- [RECORD EXCERPTS]:
---+---

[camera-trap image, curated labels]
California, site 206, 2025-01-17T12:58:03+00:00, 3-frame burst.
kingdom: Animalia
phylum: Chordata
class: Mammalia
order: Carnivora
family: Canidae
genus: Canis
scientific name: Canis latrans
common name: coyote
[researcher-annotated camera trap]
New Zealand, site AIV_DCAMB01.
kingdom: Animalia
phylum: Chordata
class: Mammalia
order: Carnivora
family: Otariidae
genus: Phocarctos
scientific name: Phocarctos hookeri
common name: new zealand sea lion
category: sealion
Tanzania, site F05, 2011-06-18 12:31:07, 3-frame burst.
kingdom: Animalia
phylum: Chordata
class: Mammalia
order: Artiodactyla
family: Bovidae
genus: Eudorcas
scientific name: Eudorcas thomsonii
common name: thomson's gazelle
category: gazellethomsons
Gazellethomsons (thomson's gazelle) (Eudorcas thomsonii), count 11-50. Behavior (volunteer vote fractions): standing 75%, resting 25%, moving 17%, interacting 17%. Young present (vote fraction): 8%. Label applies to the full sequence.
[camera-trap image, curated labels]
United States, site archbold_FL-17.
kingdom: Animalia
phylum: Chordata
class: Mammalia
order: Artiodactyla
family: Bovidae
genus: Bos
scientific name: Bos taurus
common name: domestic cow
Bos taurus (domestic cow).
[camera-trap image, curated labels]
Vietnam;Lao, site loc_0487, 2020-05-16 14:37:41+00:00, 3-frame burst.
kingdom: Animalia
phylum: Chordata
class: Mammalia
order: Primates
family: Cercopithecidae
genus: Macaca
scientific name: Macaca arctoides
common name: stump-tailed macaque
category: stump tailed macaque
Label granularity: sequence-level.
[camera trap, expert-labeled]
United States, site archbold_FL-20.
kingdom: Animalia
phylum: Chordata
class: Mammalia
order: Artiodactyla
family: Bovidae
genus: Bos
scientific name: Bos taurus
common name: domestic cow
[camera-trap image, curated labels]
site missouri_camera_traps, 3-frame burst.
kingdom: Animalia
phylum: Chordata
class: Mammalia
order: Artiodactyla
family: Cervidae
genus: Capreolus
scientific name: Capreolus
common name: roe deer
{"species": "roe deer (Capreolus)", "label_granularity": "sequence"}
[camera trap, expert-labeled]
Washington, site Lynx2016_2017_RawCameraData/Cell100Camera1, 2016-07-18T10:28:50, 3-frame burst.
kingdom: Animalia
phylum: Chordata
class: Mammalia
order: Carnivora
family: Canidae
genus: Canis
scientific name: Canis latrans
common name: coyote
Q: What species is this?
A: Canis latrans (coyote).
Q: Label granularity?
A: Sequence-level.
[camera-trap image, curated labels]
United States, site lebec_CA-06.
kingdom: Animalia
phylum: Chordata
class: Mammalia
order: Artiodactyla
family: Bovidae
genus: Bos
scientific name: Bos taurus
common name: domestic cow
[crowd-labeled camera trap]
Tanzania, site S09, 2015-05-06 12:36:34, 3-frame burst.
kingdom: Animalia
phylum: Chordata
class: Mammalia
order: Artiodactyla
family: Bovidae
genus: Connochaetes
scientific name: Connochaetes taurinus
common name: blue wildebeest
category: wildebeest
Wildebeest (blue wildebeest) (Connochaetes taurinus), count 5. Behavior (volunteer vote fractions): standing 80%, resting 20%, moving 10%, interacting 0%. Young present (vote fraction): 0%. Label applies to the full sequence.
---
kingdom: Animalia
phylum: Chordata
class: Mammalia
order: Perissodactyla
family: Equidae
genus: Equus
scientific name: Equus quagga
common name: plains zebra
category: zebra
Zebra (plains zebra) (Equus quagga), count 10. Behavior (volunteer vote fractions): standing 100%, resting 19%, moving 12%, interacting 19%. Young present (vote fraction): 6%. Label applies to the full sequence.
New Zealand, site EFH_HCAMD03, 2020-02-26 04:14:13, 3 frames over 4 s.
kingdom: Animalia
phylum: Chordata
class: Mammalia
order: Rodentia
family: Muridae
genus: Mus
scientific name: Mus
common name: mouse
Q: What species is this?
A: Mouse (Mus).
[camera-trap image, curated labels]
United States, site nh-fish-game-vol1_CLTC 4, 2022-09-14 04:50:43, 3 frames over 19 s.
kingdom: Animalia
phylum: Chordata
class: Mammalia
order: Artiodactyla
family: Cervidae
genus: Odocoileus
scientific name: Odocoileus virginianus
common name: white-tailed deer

---+---

Keeping every line exactly as it is, retype the listing.

- [REPLY]:
[camera-trap image, curated labels]
California, site 206, 2025-01-17T12:58:03+00:00, 3-frame burst.
kingdom: Animalia
phylum: Chordata
class: Mammalia
order: Carnivora
family: Canidae
genus: Canis
scientific name: Canis latrans
common name: coyote
[researcher-annotated camera trap]
New Zealand, site AIV_DCAMB01.
kingdom: Animalia
phylum: Chordata
class: Mammalia
order: Carnivora
family: Otariidae
genus: Phocarctos
scientific name: Phocarctos hookeri
common name: new zealand sea lion
category: sealion
Tanzania, site F05, 2011-06-18 12:31:07, 3-frame burst.
kingdom: Animalia
phylum: Chordata
class: Mammalia
order: Artiodactyla
family: Bovidae
genus: Eudorcas
scientific name: Eudorcas thomsonii
common name: thomson's gazelle
category: gazellethomsons
Gazellethomsons (thomson's gazelle) (Eudorcas thomsonii), count 11-50. Behavior (volunteer vote fractions): standing 75%, resting 25%, moving 17%, interacting 17%. Young present (vote fraction): 8%. Label applies to the full sequence.
[camera-trap image, curated labels]
United States, site archbold_FL-17.
kingdom: Animalia
phylum: Chordata
class: Mammalia
order: Artiodactyla
family: Bovidae
genus: Bos
scientific name: Bos taurus
common name: domestic cow
Bos taurus (domestic cow).
[camera-trap image, curated labels]
Vietnam;Lao, site loc_0487, 2020-05-16 14:37:41+00:00, 3-frame burst.
kingdom: Animalia
phylum: Chordata
class: Mammalia
order: Primates
family: Cercopithecidae
genus: Macaca
scientific name: Macaca arctoides
common name: stump-tailed macaque
category: stump tailed macaque
Label granularity: sequence-level.
[camera trap, expert-labeled]
United States, site archbold_FL-20.
kingdom: Animalia
phylum: Chordata
class: Mammalia
order: Artiodactyla
family: Bovidae
genus: Bos
scientific name: Bos taurus
common name: domestic cow
[camera-trap image, curated labels]
site missouri_camera_traps, 3-frame burst.
kingdom: Animalia
phylum: Chordata
class: Mammalia
order: Artiodactyla
family: Cervidae
genus: Capreolus
scientific name: Capreolus
common name: roe deer
{"species": "roe deer (Capreolus)", "label_granularity": "sequence"}
[camera trap, expert-labeled]
Washington, site Lynx2016_2017_RawCameraData/Cell100Camera1, 2016-07-18T10:28:50, 3-frame burst.
kingdom: Animalia
phylum: Chordata
class: Mammalia
order: Carnivora
family: Canidae
genus: Canis
scientific name: Canis latrans
common name: coyote
Q: What species is this?
A: Canis latrans (coyote).
Q: Label granularity?
A: Sequence-level.
[camera-trap image, curated labels]
United States, site lebec_CA-06.
kingdom: Animalia
phylum: Chordata
class: Mammalia
order: Artiodactyla
family: Bovidae
genus: Bos
scientific name: Bos taurus
common name: domestic cow
[crowd-labeled camera trap]
Tanzania, site S09, 2015-05-06 12:36:34, 3-frame burst.
kingdom: Animalia
phylum: Chordata
class: Mammalia
order: Artiodactyla
family: Bovidae
genus: Connochaetes
scientific name: Connochaetes taurinus
common name: blue wildebeest
category: wildebeest
Wildebeest (blue wildebeest) (Connochaetes taurinus), count 5. Behavior (volunteer vote fractions): standing 80%, resting 20%, moving 10%, interacting 0%. Young present (vote fraction): 0%. Label applies to the full sequence.
---
kingdom: Animalia
phylum: Chordata
class: Mammalia
order: Perissodactyla
family: Equidae
genus: Equus
scientific name: Equus quagga
common name: plains zebra
category: zebra
Zebra (plains zebra) (Equus quagga), count 10. Behavior (volunteer vote fractions): standing 100%, resting 19%, moving 12%, interacting 19%. Young present (vote fraction): 6%. Label applies to the full sequence.
New Zealand, site EFH_HCAMD03, 2020-02-26 04:14:13, 3 frames over 4 s.
kingdom: Animalia
phylum: Chordata
class: Mammalia
order: Rodentia
family: Muridae
genus: Mus
scientific name: Mus
common name: mouse
Q: What species is this?
A: Mouse (Mus).
[camera-trap image, curated labels]
United States, site nh-fish-game-vol1_CLTC 4, 2022-09-14 04:50:43, 3 frames over 19 s.
kingdom: Animalia
phylum: Chordata
class: Mammalia
order: Artiodactyla
family: Cervidae
genus: Odocoileus
scientific name: Odocoileus virginianus
common name: white-tailed deer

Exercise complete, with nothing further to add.